El libro está muy bien, también en la pretensión de activar la conciencia del país, a pesar de la ideología radical que sobresale en muchos de los parajes, que podría haber evitado. Sin embargo, los tremendistas también enseñan las costuras y de tanto ‘arrimarse’ los toros a menudo les perforan.

Julià de Jòdar ha creado un mundo singular, lleno de personajes habituales o nuevos que entran y salen ante la deriva de una sociedad que se ablanda en su propia bonhomía y confort. La respuesta que todavía da el escritor va en paralelo a la denuncia de una comunidad exasperante, como todas las que viven más allá del desbarajuste. Algunos observamos los comportamientos de amigos que caminaban por el lado salvaje y Jódar se ha limitado a describirlo o pintarlo, en algunos momentos en los colores de una acuarela y otros con un aceite oscuro al estilo de Nonell. En cualquier caso su aventura se interroga sobre el presente mientras recapitula en el pasado transformado, una mirada panorámica desde el detalle, sin embargo. Y lo más importante de todo, incorpora el paisaje, exactamente como hacíamos como cuando éramos niños y edificaban hasta el último rincón de nuestros belenes desgraciados, con figuras de diferentes tamaños, rotas de extremidades y cabezas.

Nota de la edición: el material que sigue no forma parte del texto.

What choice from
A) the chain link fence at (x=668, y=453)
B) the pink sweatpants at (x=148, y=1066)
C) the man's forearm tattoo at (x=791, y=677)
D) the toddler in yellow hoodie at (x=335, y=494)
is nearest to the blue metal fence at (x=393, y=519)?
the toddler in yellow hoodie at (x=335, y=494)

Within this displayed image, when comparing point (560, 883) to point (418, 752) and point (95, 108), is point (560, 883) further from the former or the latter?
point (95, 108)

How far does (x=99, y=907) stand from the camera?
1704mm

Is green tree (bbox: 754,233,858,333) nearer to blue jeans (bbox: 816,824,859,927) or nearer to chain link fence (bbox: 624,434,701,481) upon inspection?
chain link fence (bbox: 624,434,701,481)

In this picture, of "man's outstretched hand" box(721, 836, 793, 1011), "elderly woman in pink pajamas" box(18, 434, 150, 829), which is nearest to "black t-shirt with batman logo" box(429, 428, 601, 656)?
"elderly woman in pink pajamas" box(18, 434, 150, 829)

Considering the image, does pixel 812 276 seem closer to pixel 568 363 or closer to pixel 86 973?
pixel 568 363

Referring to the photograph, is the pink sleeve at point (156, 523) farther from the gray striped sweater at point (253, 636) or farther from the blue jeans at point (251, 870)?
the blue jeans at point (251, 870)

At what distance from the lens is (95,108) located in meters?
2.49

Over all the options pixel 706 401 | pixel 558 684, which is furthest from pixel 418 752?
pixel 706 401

De la misma forma que durante una época se habló de Catalunya como el Titanic –Azúa, de nuevo–, en otra, después de la Transición, se habló del desencanto. De manera casi idéntica, pero menos romántica, los excesos retóricos y las sobreactuaciones del Procés se asemejan a los que vivimos durante la locura de la Transición, cuando algunos creíamos que la revolución estaba muy cerca. Me gusta que escritores como Jòdar apliquen su escepticismo a los comportamientos histéricos de la historia. Los relativizan, lo que aumenta su proyección en la lupa que aplica la historia, o la novela de la historia, es decir, esa memoria íntima de los personajes de La casa tapiada y las demás novelas de Jòdar.